Once you reach the line that contains "kingdom: Animalia", retype it and every line after it exactly, ending with the last line of the entries.

━━━━━━━━

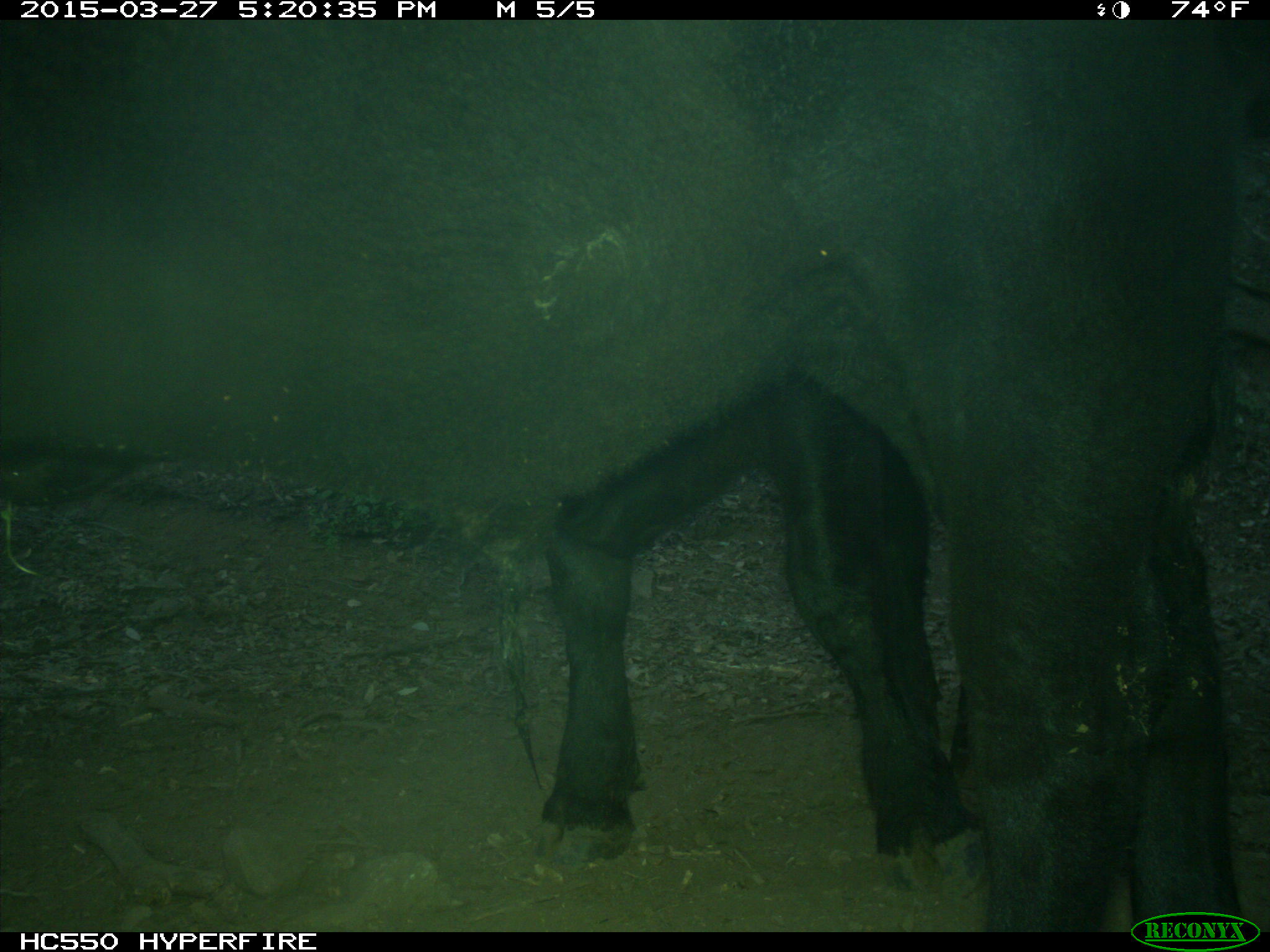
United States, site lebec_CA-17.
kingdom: Animalia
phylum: Chordata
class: Mammalia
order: Artiodactyla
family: Bovidae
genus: Bos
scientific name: Bos taurus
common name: domestic cow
Bos taurus (domestic cow).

━━━━━━━━

» ANSWER TO THE PROBLEM
kingdom: Animalia
phylum: Chordata
class: Mammalia
order: Artiodactyla
family: Bovidae
genus: Bos
scientific name: Bos taurus
common name: domestic cow
Bos taurus (domestic cow).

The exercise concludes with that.